Reading Charles Dickens with Young Teens


"The pilgrimage begins." Two wayfaring strangers, Nell and her grandfather, from The Old Curiosity Shop.

Recently, I picked up The Old Curiosity Shop by Charles Dickens, where I had left off a few years ago at page 265, and after looking at the book's first sentence--"Night is generally my time for walking."--decided to start again at the beginning. I am glad that I did, because there is no haziness in my head as the story of Nell and her grandfather unfolds before me in vivid color.

When I came to the descriptions in chapter 15 of Nell and her grandfather working their way toward the outskirts of London through the night into dawn and how life slowly awakens in the streets, I was surprised by the beauty of the prose and then saddened that so few people read Dickens today and that his books are often missing form high school reading lists. Although Dickens' descriptions do not make you feel as if you are in the scene, as with Flaubert, they are so rich in the minuteness of telling detail, the lush depiction of human behavior, and evocations of mood, that, in comparison, the descriptions I have read recently in late 20th century American literature seem paltry and starved in comparison.

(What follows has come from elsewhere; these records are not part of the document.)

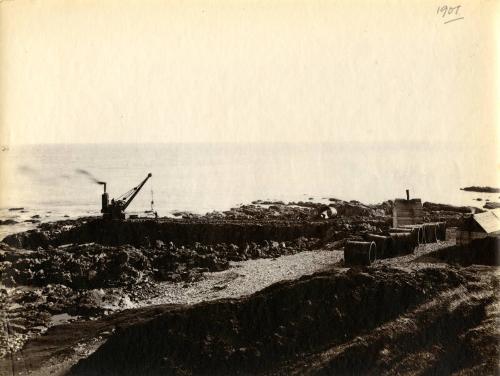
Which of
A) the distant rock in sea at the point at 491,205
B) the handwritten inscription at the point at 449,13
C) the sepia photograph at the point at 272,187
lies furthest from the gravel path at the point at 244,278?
the handwritten inscription at the point at 449,13

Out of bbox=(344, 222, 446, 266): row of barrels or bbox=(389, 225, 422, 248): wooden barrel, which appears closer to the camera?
bbox=(344, 222, 446, 266): row of barrels

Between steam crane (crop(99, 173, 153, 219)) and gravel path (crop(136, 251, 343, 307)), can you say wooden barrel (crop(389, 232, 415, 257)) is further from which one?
steam crane (crop(99, 173, 153, 219))

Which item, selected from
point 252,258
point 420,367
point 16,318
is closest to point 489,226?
point 420,367

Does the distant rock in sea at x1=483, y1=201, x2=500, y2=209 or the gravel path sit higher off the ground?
the distant rock in sea at x1=483, y1=201, x2=500, y2=209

So I was happy when I found Sunday in the Wall Street Journal that Oprah Winfrey has chosen two Dickens novels--A Tale of Two Cities and Great Expectations--for her book club. I think the more that people read Dickens the better. Especially, I hope that children in their early teens read Dickens. Here are some of my reasons:

Reading Dickens takes us into a different world, and there is nothing wrong with that. Although the torments of poverty, especially for children, are depicted starkly and that may not be our experience, children in such straits are not far away, even in America. Although the Victorian morality may differ from today's standards, it is a morality that is recognizable to almost anyone. In short, there is nothing so vastly different in Dickens' world from ours that makes any of Dickens' world irrelevant.

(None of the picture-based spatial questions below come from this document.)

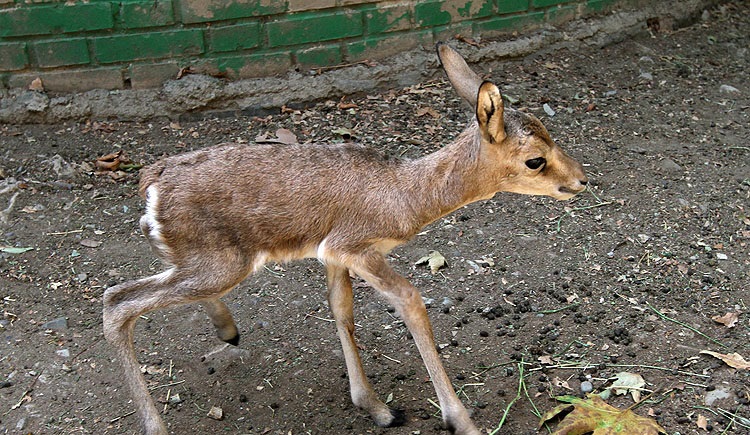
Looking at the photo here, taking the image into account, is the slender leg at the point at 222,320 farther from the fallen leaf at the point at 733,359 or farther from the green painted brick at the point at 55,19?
the green painted brick at the point at 55,19

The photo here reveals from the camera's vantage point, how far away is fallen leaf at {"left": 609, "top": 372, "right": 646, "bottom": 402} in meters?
4.61

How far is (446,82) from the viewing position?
7750 mm

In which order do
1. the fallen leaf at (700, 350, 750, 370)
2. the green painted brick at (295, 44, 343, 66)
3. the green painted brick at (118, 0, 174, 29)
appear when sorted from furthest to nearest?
the green painted brick at (295, 44, 343, 66) → the green painted brick at (118, 0, 174, 29) → the fallen leaf at (700, 350, 750, 370)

Within this world, we get a glimpse of just about everything--we see extraordinary goodness and kindness, we see eccentricity, we see hilarity, we see evil, and all shades in between. We see this in great detail. It is not just that Dickens paints an unforgettable character. Like a great painter or a great actor, he reports the character's gestures--the tip of the head, the pause before entering the door, the scratching of the nose, the deep bow--all at the service to the moment at hand. Sometimes the narration is so nuanced, we feel that if we stretched our hand from the pages of the book, we might bump right into a character!

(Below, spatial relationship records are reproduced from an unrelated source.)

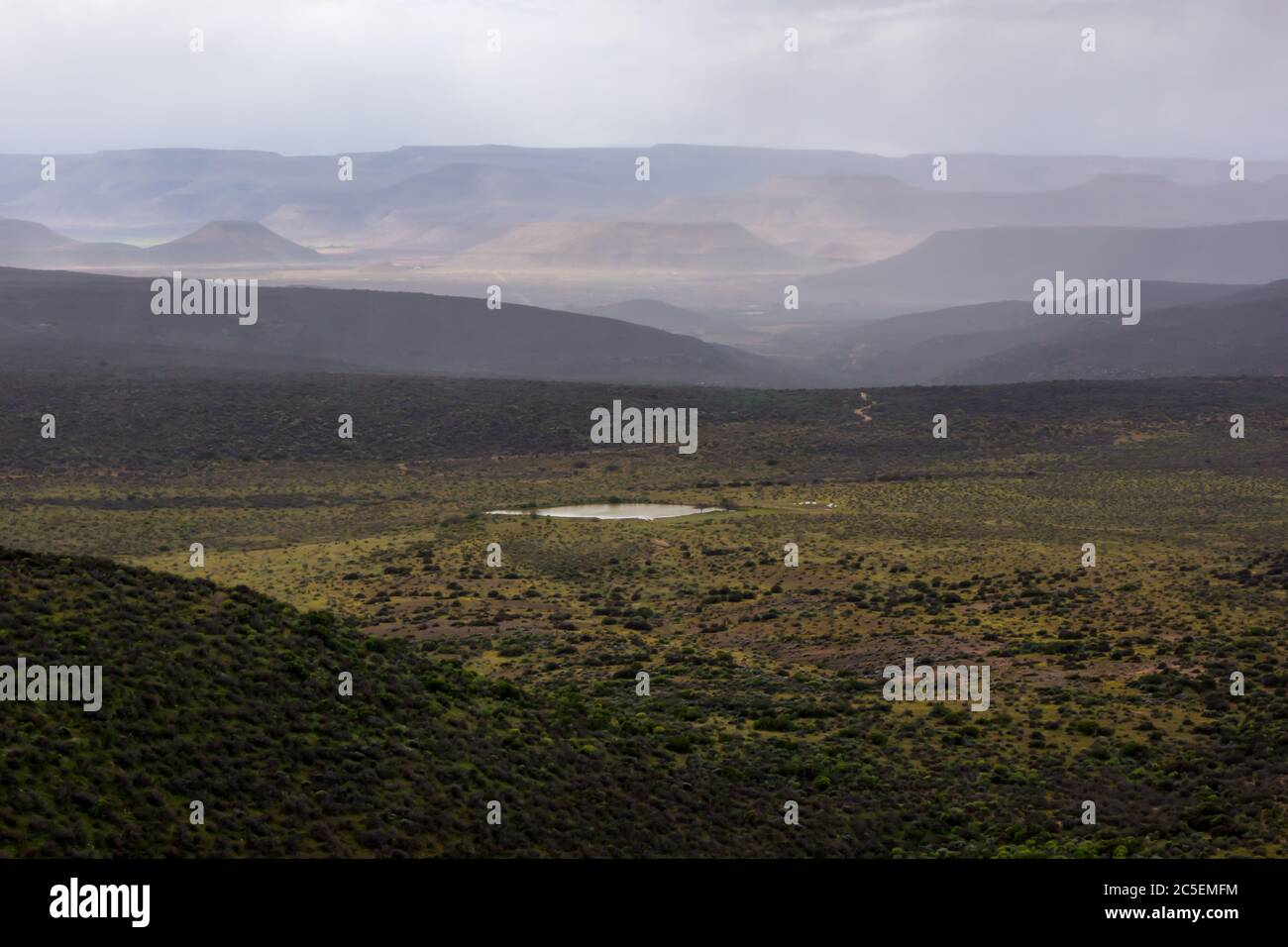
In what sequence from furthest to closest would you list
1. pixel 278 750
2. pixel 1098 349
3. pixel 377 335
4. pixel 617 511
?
1. pixel 377 335
2. pixel 1098 349
3. pixel 617 511
4. pixel 278 750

Mrs. Jarley, queen of the waxworks, a kind-hearted soul who regularly quenches her thirst from a "suspicious bottle."--The Old Curiosity Shop

This embracing of the distinctness of human beings--no matter how brief the encounter--let's us know that Dickens loves everything about the world he has created--even its evil characters. Life is the subject and within that circumference, everyone, good and bad, has something to contribute to the story, to guiding the reader through the glories and pitfalls of human existence.

Hence, I find in Dickens a benign introduction for young teens into a world that is far more complex than the world in the mind, say, of a sixth grader. Here in Dickens' world, we meet all kinds of gradations, even within the same character--as with Nell's grandfather, a kind-hearted man devoted to his grandchild yet ready to squander every penny away in his gambling addiction, which brings her nothing but torment. We see the consequences of action and inaction; the intended and unintended consequences of cruelty and of kindness; and the great inability of everyone to control their lives as they like.

I am reminded that Anne Frank's father read Dickens constantly during the years in their hiding place, a time when Anne was in her early teens, and regaled everyone with a reading of The Pickwick Papers. Love of life is Dickens' central theme, and life, as Dickens' books, has many lessons to teach.

In David Copperfield, Dickens portrays his vision of the best life has to offer: love within a safe and secure family in a home that expresses this love in gardens, neatness, and orderliness. I am not deterred by the fact that Dickens forswore his own wife for a far younger woman; I am not recommending that young teens read Dickens' biography; many writers paint their dreams, not their far frailer realities. But when David Copperfield is a young boy living with his beloved mother and Peggoty, and at Peggoty's brother's home on the beach, we see that the close-knit family is the center, the very fire, of life--a life all children deserve.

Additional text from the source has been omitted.